Горе тому, кто вздумал бы предположить, например, будто этот брак не состоялся по тем же причинам — дей­ствительно важным, — по каким сорвалась и женитьба Подколесина, и что вряд ли следует припутывать сюда крепостное право. Дорога к высшему образованию закры­валась перед таким вольнодумцем впредь до его полного исправления.

Странная эта система работала, надо сказать, не хуже любой другой.

В частности, при всех недостатках прозы Гончарова, вялой и косной («Лишь только червь сомнения влез к нему в душу, им овладел грубый эгоизм», — это из «Обрыва». «В сердце у него проснулась и завозилась змея сомнения», — это из «Обломова», первое попавшееся. Проверьте сами, если давно не заглядывали: там таких цветов из промока­тельной бумаги — целые заросли. Только диалоги хоро­ши — вернее, женские речи; да еще дядюшка Петр Ива­нович и бабушка Татьяна Марковна восхитительно забав­ны), — так вот, при всех недостатках этой прозы и несмотря на ее принудительно-предвзятое истолкование, предписанное официальной наукой, романы Гончарова, как и другие книги русской классики, все-таки заронили первое пред­ставление о человечности в умы юных жителей аморального, свирепого, лицемерного государства.

На исторической нашей судьбе это никак не сказалось, но в так называемой личной жизни многие, прежде чем притереться к реальности, мучились горестным и негодую­щим недоумением (столь сжато выраженным у Блока: «Разве так суждено меж людьми?») — недоумением совер­шенно непостижимым для тех, кому не посчастливилось в свое время (то есть гораздо раньше, чем разрешают, — и потому с сердцебиением) прочесть хоть что-нибудь похожее на сцену Райского и Веры над обрывом:

«Она бросилась к обрыву; но упала, торопясь уйти, чтоб он не удержал ее, хотела встать и не могла.

Она протягивала руки к обрыву, глядя умоляющими глазами на Райского.

• • • • •

■ **ЗАДАЧИ**:
1. Воспроизведите дословно часть текста о прозе Гончарова, начиная со слов «Горе тому, кто» и заканчивая словами «его полного исправления.».
2. Изложите содержание текста о прозе Гончарова в двух предложениях.
3. Продолжите текст о романах Гончарова, начав сразу после последнего приведенного в нем предложения.
Строки данных взяты из другого источника.

■ **СТРОКИ ДАННЫХ**:
• • • • •

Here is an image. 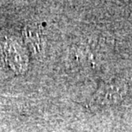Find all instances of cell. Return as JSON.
<instances>
[{
	"label": "cell",
	"mask_w": 132,
	"mask_h": 132,
	"mask_svg": "<svg viewBox=\"0 0 132 132\" xmlns=\"http://www.w3.org/2000/svg\"><path fill=\"white\" fill-rule=\"evenodd\" d=\"M0 47L7 65L15 74L25 72L28 59L24 47L17 40L7 37L0 42Z\"/></svg>",
	"instance_id": "7a4b0ae2"
},
{
	"label": "cell",
	"mask_w": 132,
	"mask_h": 132,
	"mask_svg": "<svg viewBox=\"0 0 132 132\" xmlns=\"http://www.w3.org/2000/svg\"><path fill=\"white\" fill-rule=\"evenodd\" d=\"M128 92L126 81L119 77H112L102 81L90 100V106L101 108L116 105L125 99Z\"/></svg>",
	"instance_id": "6da1fadb"
}]
</instances>
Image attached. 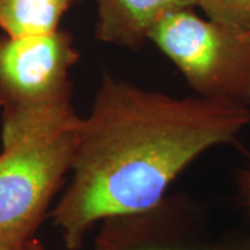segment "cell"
I'll list each match as a JSON object with an SVG mask.
<instances>
[{"label": "cell", "instance_id": "cell-5", "mask_svg": "<svg viewBox=\"0 0 250 250\" xmlns=\"http://www.w3.org/2000/svg\"><path fill=\"white\" fill-rule=\"evenodd\" d=\"M199 235L188 215L163 202L141 214L102 223L96 250H218Z\"/></svg>", "mask_w": 250, "mask_h": 250}, {"label": "cell", "instance_id": "cell-11", "mask_svg": "<svg viewBox=\"0 0 250 250\" xmlns=\"http://www.w3.org/2000/svg\"><path fill=\"white\" fill-rule=\"evenodd\" d=\"M243 193H245V197H246V202L250 207V168L246 172L245 175V179H243Z\"/></svg>", "mask_w": 250, "mask_h": 250}, {"label": "cell", "instance_id": "cell-2", "mask_svg": "<svg viewBox=\"0 0 250 250\" xmlns=\"http://www.w3.org/2000/svg\"><path fill=\"white\" fill-rule=\"evenodd\" d=\"M77 114L1 129L0 245L34 238L67 172L80 136Z\"/></svg>", "mask_w": 250, "mask_h": 250}, {"label": "cell", "instance_id": "cell-4", "mask_svg": "<svg viewBox=\"0 0 250 250\" xmlns=\"http://www.w3.org/2000/svg\"><path fill=\"white\" fill-rule=\"evenodd\" d=\"M78 52L65 31L0 38L1 129L74 116L70 71Z\"/></svg>", "mask_w": 250, "mask_h": 250}, {"label": "cell", "instance_id": "cell-10", "mask_svg": "<svg viewBox=\"0 0 250 250\" xmlns=\"http://www.w3.org/2000/svg\"><path fill=\"white\" fill-rule=\"evenodd\" d=\"M218 250H250V239L231 242L227 245H220Z\"/></svg>", "mask_w": 250, "mask_h": 250}, {"label": "cell", "instance_id": "cell-9", "mask_svg": "<svg viewBox=\"0 0 250 250\" xmlns=\"http://www.w3.org/2000/svg\"><path fill=\"white\" fill-rule=\"evenodd\" d=\"M0 250H45V248L42 246L41 242H38L35 238L29 239L25 243H21V245H14V246H10V245H0Z\"/></svg>", "mask_w": 250, "mask_h": 250}, {"label": "cell", "instance_id": "cell-7", "mask_svg": "<svg viewBox=\"0 0 250 250\" xmlns=\"http://www.w3.org/2000/svg\"><path fill=\"white\" fill-rule=\"evenodd\" d=\"M75 1L80 0H0V28L11 38L52 34Z\"/></svg>", "mask_w": 250, "mask_h": 250}, {"label": "cell", "instance_id": "cell-8", "mask_svg": "<svg viewBox=\"0 0 250 250\" xmlns=\"http://www.w3.org/2000/svg\"><path fill=\"white\" fill-rule=\"evenodd\" d=\"M197 7L215 22L250 29V0H197Z\"/></svg>", "mask_w": 250, "mask_h": 250}, {"label": "cell", "instance_id": "cell-3", "mask_svg": "<svg viewBox=\"0 0 250 250\" xmlns=\"http://www.w3.org/2000/svg\"><path fill=\"white\" fill-rule=\"evenodd\" d=\"M149 41L170 59L196 96L250 106V29L181 9L159 21Z\"/></svg>", "mask_w": 250, "mask_h": 250}, {"label": "cell", "instance_id": "cell-6", "mask_svg": "<svg viewBox=\"0 0 250 250\" xmlns=\"http://www.w3.org/2000/svg\"><path fill=\"white\" fill-rule=\"evenodd\" d=\"M96 38L110 45L138 49L156 24L172 11L195 9L197 0H95Z\"/></svg>", "mask_w": 250, "mask_h": 250}, {"label": "cell", "instance_id": "cell-1", "mask_svg": "<svg viewBox=\"0 0 250 250\" xmlns=\"http://www.w3.org/2000/svg\"><path fill=\"white\" fill-rule=\"evenodd\" d=\"M250 108L213 99H177L106 74L81 118L71 179L52 217L70 250L110 218L146 213L202 153L228 143Z\"/></svg>", "mask_w": 250, "mask_h": 250}]
</instances>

• • • • •

■ **ОТВЕТЫ**:
1.
Горе тому, кто вздумал бы предположить, например, будто этот брак не состоялся по тем же причинам — дей­ствительно важным, — по каким сорвалась и женитьба Подколесина, и что вряд ли следует припутывать сюда крепостное право. Дорога к высшему образованию закры­валась перед таким вольнодумцем впредь до его полного исправления.

2. Несмотря на вялую и косную прозу Гончарова и ее предвзятое истолкование, предписанное официальной наукой, его романы, как и другие книги русской классики, заронили в умы юных жителей аморального и лицемерного государства первое представление о человечности. На исторической судьбе это не сказалось, но в личной жизни многие мучились горестным недоумением, непостижимым для тех, кто в свое время не прочел ничего похожего на сцену Райского и Веры над обрывом.

3.
Он собрал нечеловеческие силы, задушил вопль собст­венной муки, поднял ее на руки.

Ты упадешь с обрыва, там круто... — шепнул он, — я тебе помогу...

Он почти снес ее, с крутизны и поставил на отлогом месте, на дорожке. У него дрожали руки, он был бледен.

Она быстро обернулась к нему, обдала его всего широким взглядом исступленного удивления, благодарности, вдруг опустилась на колени, схватила его руку и крепко прижала к губам...

Брат! вы великодушны, Вера не забудет этого! — сказала она и, взвизгнув от радости, как освобожденная из клетки птица, бросилась в кусты...»

Нелепая сцена. Смешная. Дурно написанная. Незабыва­емая.

Истлевает пошлая фабула — остается музыка велико­душного порыва.

Великодушие... Много ли было у нас возможностей до­гадаться, что значит это слово? Реализм работает главным образом в диапазоне от справедливости до милосердия.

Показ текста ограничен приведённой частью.